A recent decision of the Ontario Court of Appeal in the Pet Valu franchise class action should give defendants to class proceedings optimism that courts will not allow plaintiffs to recast their claims at late stages of the class proceedings. While the Pet Valu decision highlights and provides important reasoning on franchise law matters – perhaps most importantly on the scope of the statutory duty of fair dealing under the Arthur Wishart Act– this post focuses on the Court’s comments on the class action procedural points. Read our Osler Update for our commentary on the substantive franchise issues discussed in this case.

Plaintiffs Cannot Amend Pleadings Where to do so Prejudices the Defendants

Pet Valu’s appeal arose in the context of a class action brought against the franchisor by its franchisees. In January of 2011, Justice Strathy certified a narrow set of claims relating to allegations that Pet Valu failed to pass on the benefits of certain volume rebates  to its franchisees.

Pet Valu moved for summary judgment before Justice Belobaba who granted judgment in favour of Pet Valu in respect of five of the common issues. However, over the course of arguing the summary judgment motion the plaintiff attempted to shift the focus of its claim from issues pertaining to volume rebates to issues of purchasing power.
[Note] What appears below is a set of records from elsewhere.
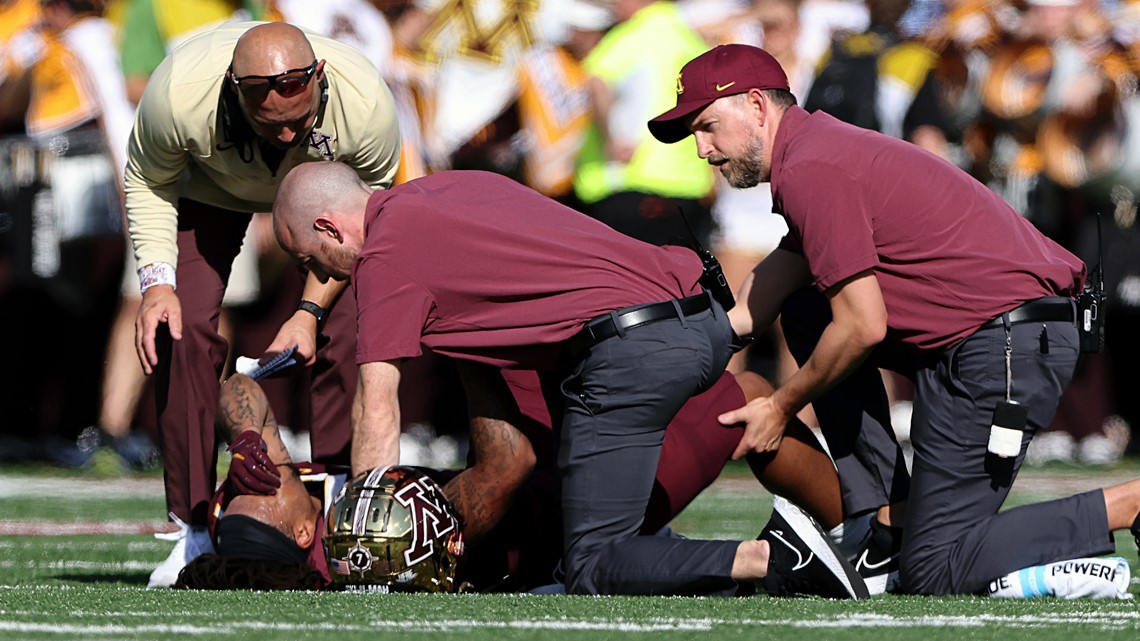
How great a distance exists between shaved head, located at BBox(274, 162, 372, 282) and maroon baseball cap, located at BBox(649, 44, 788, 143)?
946 mm

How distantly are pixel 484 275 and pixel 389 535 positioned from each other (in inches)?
30.4

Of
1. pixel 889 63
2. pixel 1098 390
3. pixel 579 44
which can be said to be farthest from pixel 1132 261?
pixel 579 44

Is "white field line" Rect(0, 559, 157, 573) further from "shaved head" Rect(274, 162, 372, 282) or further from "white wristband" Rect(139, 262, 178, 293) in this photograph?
"shaved head" Rect(274, 162, 372, 282)

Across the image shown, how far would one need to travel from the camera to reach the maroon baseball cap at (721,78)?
5.60 metres

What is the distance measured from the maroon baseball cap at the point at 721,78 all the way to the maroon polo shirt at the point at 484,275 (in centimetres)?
45

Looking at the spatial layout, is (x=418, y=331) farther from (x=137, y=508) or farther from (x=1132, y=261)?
(x=1132, y=261)

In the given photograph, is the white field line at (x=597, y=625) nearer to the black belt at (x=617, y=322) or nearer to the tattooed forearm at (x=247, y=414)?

Justice Belobaba therefore granted leave to the plaintiffs to amend their pleadings to add a new common issue for certification in relation to purchasing power and deferred his decision in relation to the existing sixth common issue (the seventh common issue related to damages and was contingent on another common issue being certified).

Despite it being his suggestion, Justice Belobaba ultimately denied the plaintiff’s motion to add a new common issue on the grounds of prejudice to the defendants. In so doing, at paragraph 32 of his reasons, Justice Belobaba cited the Quizno’s decision where Justice Perell noted that “defendants, just as much as plaintiffs, are entitled to access to justice” and courts “should also be aware that the procedure of a class action is meant to level the playing field, not tip the field in favour of plaintiffs.” In his decision, Justice Belobaba also read additional language into the remaining sixth common issue, and then held for the Plaintiffs on that issue pursuant to its new framing.

Pet Valu appealed Justice Belobaba’s decision based on the new wording of the sixth common issue and the plaintiffs cross-appealed Justice Belobaba’s denial of their motion to add an eighth common issue. The Court of Appeal upheld Justice Belobaba’s denial of the motion to add an eighth common issue. The Court of Appeal noted that Pet Valu encountered actual prejudice because in the absence of the proposed additional common issue, Pet Valu could have obtained complete summary judgment on the common issues as well as well as a probable costs award that would have ended the litigation. Justice Belobaba acknowledged this at paragraph 31 of his reasons.

Critically, the Court of Appeal also commented on the role of the case management judge in a class proceeding, emphasizing that while the case management role is an important and challenging one in guiding the proceeding, it does not permit a judge to “descend into the arena and make a suggestion at the conclusion of an otherwise dispositive summary judgment motion as to how a plaintiff might improve its position.”

The Motion Judge Erred in Amending a Common Issue to Conduct an Inquiry not Justified by the Certified Common Issues

The Court of Appeal held that Justice Belobaba erred in reading additional language into common issue six, noting that the addition of language to a common issue was tantamount to adding a common issue (relief which had been denied by the court). This means that Justice Belobaba effectively gave judgment on an issue that was never actually certified. Furthermore, the Court of Appeal noted that modifying the common issues without notice to Pet Valu was not only fundamentally unfair to them, but undermined the adversarial process by depriving the court of the benefit of submissions on this issue.


This decision is significant because of the Court of Appeal’s affirmation that common issues  cannot be added or modified where to do so would prejudice the defendant. Further, the Court of Appeal clarified the role of a case management judge in defining the common issues in a class proceeding.